Oordeel van de voorzieningenrechter
7. De voorzieningenrechter acht dat de omstandigheden die verzoekers hebben aangevoerd niet leiden tot de conclusie dat sprake is van een zwaarwegend spoedeisend belang. Het belang van verzoekers en hun familie om de ceremonies gezamenlijk bij te wonen, is onvoldoende om zo’n verregaande en onomkeerbare beslissing te nemen in deze procedure. Daar komt bij dat de primaire besluiten naar het oordeel van de voorzieningenrechter niet evident onrechtmatig zijn. Verweerder heeft bijvoorbeeld mogen vinden dat de financiële onderbouwing van verzoekers in de primaire fase vraagtekens oproept. Dat verzoekers in de bezwaarprocedure nadere financiële stukken hebben overgelegd en verweerder hier vragen over heeft gesteld, betekent niet dat om die reden getwijfeld moet worden aan de rechtmatigheid van de primaire besluiten. Het is aan verweerder om in bezwaar een weloverwogen heroverweging te maken en daarbij alle stukken te betrekken die verzoekers in bezwaar hebben overgelegd.

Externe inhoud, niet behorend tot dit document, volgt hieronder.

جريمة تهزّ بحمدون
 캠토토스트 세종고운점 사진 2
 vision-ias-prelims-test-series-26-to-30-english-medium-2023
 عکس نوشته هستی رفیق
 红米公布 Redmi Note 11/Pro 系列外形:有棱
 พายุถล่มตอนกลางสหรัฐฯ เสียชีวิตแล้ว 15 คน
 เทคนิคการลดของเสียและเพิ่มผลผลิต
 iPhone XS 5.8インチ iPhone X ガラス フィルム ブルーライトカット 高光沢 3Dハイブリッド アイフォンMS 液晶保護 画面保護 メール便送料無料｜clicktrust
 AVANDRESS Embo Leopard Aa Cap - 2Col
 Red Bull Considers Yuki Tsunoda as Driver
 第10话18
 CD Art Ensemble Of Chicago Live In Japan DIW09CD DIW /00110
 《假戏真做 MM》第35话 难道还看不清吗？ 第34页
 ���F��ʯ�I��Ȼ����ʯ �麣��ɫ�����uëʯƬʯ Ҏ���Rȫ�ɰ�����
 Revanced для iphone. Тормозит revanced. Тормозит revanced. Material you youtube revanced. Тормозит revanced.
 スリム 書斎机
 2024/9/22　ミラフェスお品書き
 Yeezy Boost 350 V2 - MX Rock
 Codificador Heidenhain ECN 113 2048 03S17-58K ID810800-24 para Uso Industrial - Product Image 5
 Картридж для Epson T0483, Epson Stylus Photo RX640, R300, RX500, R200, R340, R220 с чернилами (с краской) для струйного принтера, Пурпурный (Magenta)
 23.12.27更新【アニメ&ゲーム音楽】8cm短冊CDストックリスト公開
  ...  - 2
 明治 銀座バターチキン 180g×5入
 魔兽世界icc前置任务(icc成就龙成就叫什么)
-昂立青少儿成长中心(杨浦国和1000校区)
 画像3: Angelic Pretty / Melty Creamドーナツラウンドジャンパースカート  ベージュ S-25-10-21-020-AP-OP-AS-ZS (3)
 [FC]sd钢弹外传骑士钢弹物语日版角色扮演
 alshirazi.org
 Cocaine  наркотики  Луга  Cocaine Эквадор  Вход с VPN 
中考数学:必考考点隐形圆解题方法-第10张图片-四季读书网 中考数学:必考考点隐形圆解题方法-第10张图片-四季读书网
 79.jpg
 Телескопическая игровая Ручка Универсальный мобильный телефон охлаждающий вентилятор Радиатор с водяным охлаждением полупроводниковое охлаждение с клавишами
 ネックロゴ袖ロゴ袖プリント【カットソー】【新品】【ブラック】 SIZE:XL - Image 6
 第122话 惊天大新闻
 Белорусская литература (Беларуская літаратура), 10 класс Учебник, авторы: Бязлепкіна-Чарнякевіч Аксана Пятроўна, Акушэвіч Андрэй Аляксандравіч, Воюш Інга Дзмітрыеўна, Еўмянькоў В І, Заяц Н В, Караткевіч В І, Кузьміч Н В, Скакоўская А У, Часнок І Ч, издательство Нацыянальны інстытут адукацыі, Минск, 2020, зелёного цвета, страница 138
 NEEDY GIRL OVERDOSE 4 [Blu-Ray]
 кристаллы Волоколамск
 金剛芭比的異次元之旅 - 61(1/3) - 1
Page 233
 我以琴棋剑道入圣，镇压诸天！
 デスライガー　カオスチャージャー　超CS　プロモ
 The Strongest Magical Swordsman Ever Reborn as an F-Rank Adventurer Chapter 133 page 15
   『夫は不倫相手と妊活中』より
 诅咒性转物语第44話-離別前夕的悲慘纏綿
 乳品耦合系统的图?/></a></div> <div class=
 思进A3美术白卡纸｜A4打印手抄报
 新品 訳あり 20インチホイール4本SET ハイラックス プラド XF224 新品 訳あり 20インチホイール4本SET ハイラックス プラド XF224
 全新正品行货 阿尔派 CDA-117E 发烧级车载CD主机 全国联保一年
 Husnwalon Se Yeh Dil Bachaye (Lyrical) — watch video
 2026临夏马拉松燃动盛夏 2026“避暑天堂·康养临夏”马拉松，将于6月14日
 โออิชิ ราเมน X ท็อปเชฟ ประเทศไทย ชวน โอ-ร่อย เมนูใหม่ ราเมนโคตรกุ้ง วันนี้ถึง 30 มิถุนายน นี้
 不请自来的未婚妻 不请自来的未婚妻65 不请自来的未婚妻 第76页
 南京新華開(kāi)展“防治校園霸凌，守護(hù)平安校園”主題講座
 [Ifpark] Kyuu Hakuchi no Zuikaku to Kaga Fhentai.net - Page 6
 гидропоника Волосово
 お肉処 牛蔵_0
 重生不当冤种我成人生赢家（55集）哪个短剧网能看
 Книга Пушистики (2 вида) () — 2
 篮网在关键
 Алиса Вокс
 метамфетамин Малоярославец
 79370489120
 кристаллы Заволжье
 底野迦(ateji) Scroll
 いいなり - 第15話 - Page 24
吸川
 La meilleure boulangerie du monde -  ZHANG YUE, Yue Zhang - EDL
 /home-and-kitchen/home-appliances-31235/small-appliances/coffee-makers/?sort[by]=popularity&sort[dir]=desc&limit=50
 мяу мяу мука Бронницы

Daarbij ligt het in dit geval op zijn weg om verzoekers (schriftelijk) te horen over de stukken die zij in de onderhavige procedure hebben overgelegd om hun economische binding met Nepal te onderbouwen en verduidelijken. In dit kader mag verweerder er op wijzen dat verzoekers slechts een aantal weken voor de gewenste verblijfsperiode hun aanvragen hebben ingediend. Dat aan de moeder van verzoeker tweemaal een visum is verleend, betekent niet dat verzoekers er op mochten rekenen dat het in hun geval ook zo zou zijn. Dat zij hierom geen (eventuele) bezwaarprocedure kunnen afwachten, komt voor hun rekening en risico.
8. De voorzieningenrechter wijst ook het subsidiaire verzoek van verzoekers af. Het is in de eerste plaats aan verzoekers om te onderzoeken aan welke voorwaarden zij dienen te voldoen om in aanmerking te komen voor de gevraagde visa. Daar komt bij dat verweerder in de onderhavige procedure veel stukken heeft overgelegd zoals de NVIS-uitdraai.

Conclusie en gevolgen

9. De voorzieningenrechter wijst de verzoeken af. Voor vergoeding van het griffierecht of een proceskostenveroordeling bestaat geen aanleiding.

Beslissing

De voorzieningenrechter wijst het verzoek om voorlopige voorziening af.
Deze uitspraak is gedaan door mr. G.P. Kleijn, voorzieningenrechter, in aanwezigheid van mr. L.L. Hol, griffier.
De uitspraak is uitgesproken in het openbaar en bekendgemaakt op:
17 juni 2024

Tegen deze uitspraak staat geen hoger beroep of verzet open.